ABD OCTG borusu üreticilerinden yapılan açıklamada, Hindistan ve Türkiye'den ithal OCTG borusuna yönelik antidamping vergisi ve telafi edici vergi soruşturmaları ile Güney Kore, Ukrayna ve Vietnam'dan ithal OCTG borusuna yönelik andtidamping soruşturmalarının "kritik şartlar" kapsamına girmesi için başvuruda bulundu.
ABD Ticaret Bakanlığı, soruşturmanın kritik şartlar kapsamına alınması için söz konusu vergi soruşturması başvurusunun ardından, başvurudan önceki bir zaman dilimine oranla ithalatta %15 ve üzeri artış şartı arıyor.
ABD OCTG borusu üreticileri, vergi başvurusuna ilişkin söylentilerin 2013 mart ayında çıktığını ve mayıs ayında piyasa genelinde konuşulmaya başladığını, bu yüzden de vergi başvurusu öncesi ve sonrasına ilişkin karşılaştırılacak dönemlerin mayıs-eylül 2013 arası ve aralık 2012-nisan 2013 arası olması gerektiğini ifade ediyor.
En son verilere göre, söz konusu dönemde, Hindistan'dan yapılan OCTG ithalatı %50,92, Güney Kore'den yapılan OCTG ithalatı %20,54, Türkiye'den yapılan OCTG ithalatı %25,76, Ukrayna'dan yapılan OCTG ithalatı %20,25 ve Vietnam'dan yapılan OCTG ithalatı ise %23,96 artış gösterdi. Her bir ülkeden yapılan ithalattaki artış oranı soruşturmanın "kritik şartlar" kapsamına girmesi için gereken %15'lik minimum artış oranının üzerinde bulunuyor.
Telafi edici vergi ve antidamping vergisinin geriye dönük uygulanabilmesi için hem Ticaret Bakanlığı'nın hem de Uluslar arası Ticaret Komisyonu'nun "kritik şartlar" konusunda olumlu karar bildirmesi gerekiyor. Nihai kararlar ise önümüzdeki yıl açıklanacak.

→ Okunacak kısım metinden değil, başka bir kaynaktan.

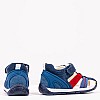 Kids Flip Flops & Sandals Each.B Blue Suede Leather Geox Kids Flip Flops & Sandals Each.B Blue Suede Leather Geox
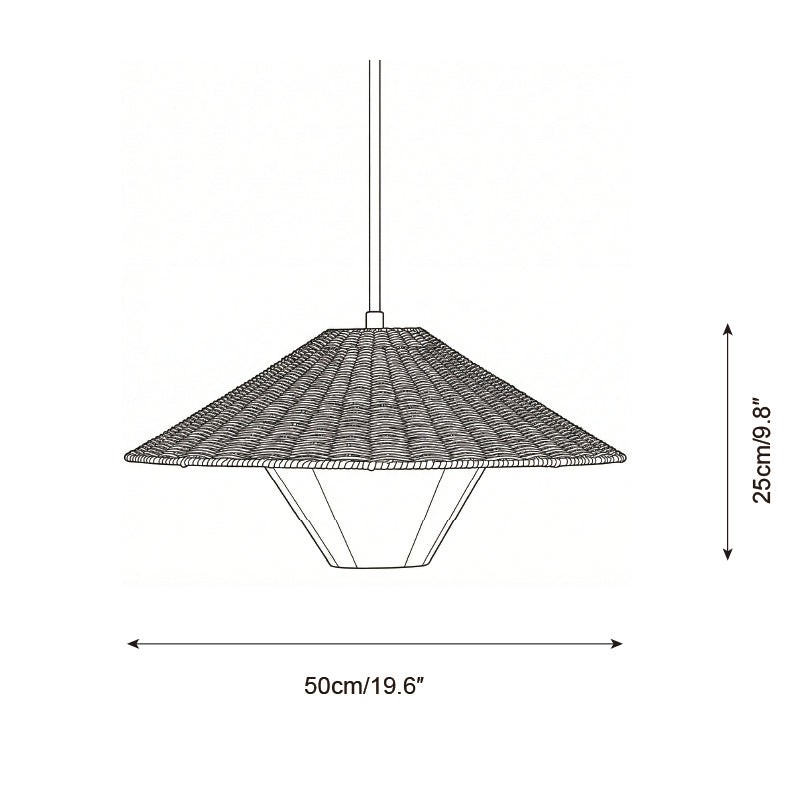 Oosterse hanglamp HL2864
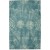 Modern Hand Tufted Wool Green 5' x 8' Rug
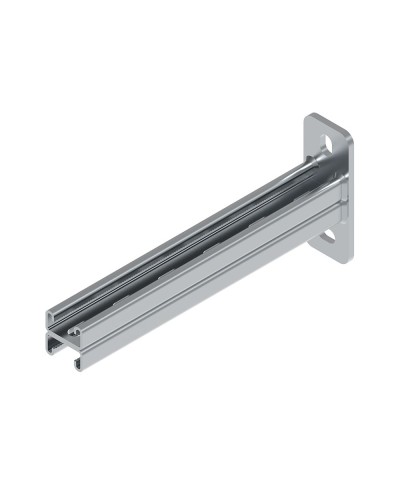 Консоль STRUT двойная КССД-41х21х200 (2,5мм) Промрукав (PR08.22774) в Ногинске Аксессуары для лотков Pintop.ru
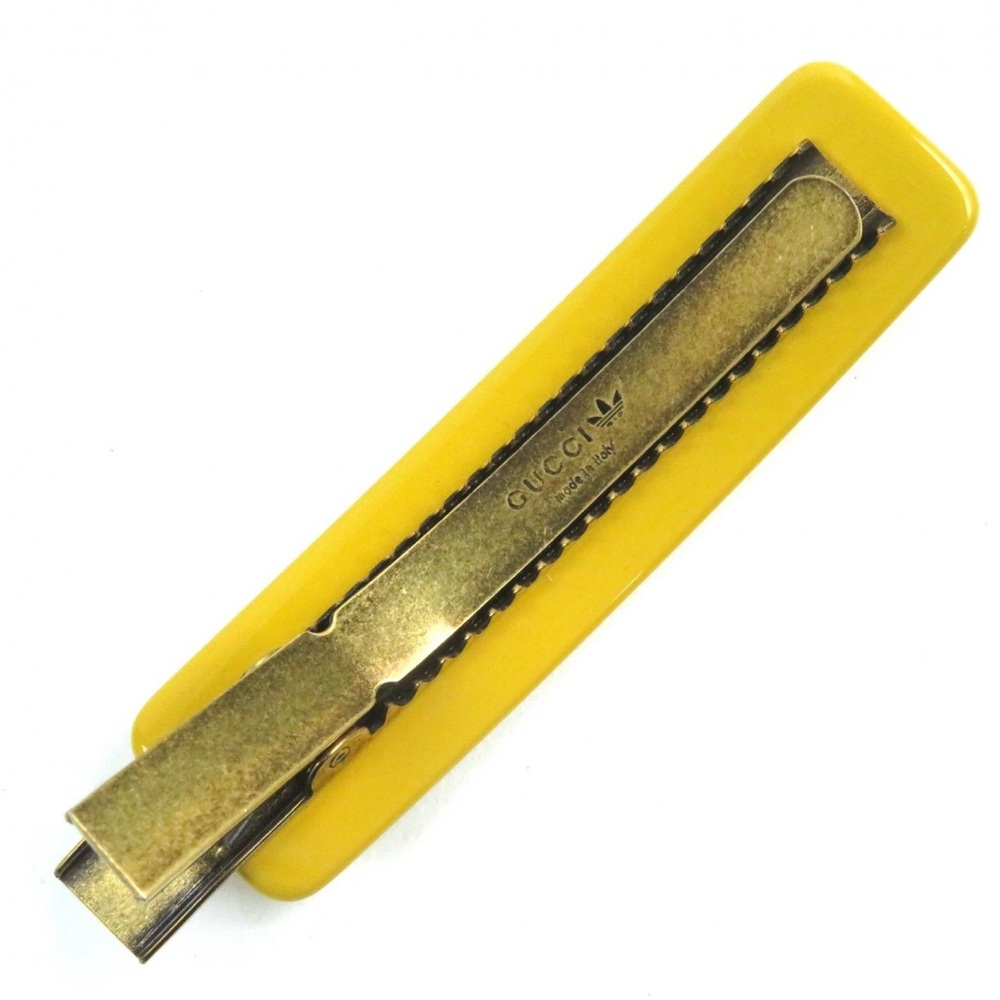 GUCCI×adidas Trefoil Logo Hair Clip - Picture 2 of 7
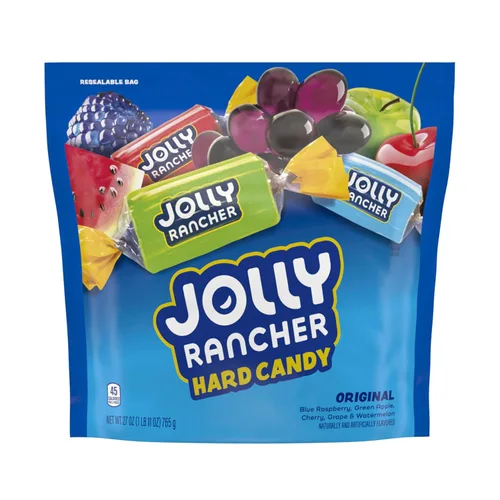 Vista 9 de JOLLY RANCHER Bolsa de caramelo duro con sabor a fruta original, 7 onzas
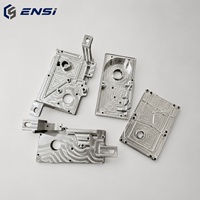 Pièces prototypes usinées CNC en aluminium et acier inoxydable, composants de fraisage et de tournage haute précision pour le développement de produits sur mesure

"Kritik şartlar" antidamping vergisi ve telafi edici vergi soruşturmalarında belli koşullar sağlandığı takdirde vergilerin geriye dönük uygulanması anlamına geliyor. Kritik şartların sağlandığına yönelik kararın çıkması halinde, vergilerin normalde uygulamaya konacağı tarihten önceki 90 gün içerisinde kullanılmak üzere depodan çekilmiş ya da tasfiye edilmemiş ithal mallara yönelik geriye dönük vergi uygulanır. Mevzuatta bulunan "kritik şartlar" hükmü ithalatçıların vergi soruşturması başvurularının hemen ardından yüklü sevkiyatlar yaparak antidamping vergisi veya telafi edici vergi yaptırımlarından kaçmasını önleme ve bu gibi yüklü sevkiyatların etkilerini hafifletme amacı taşıyor.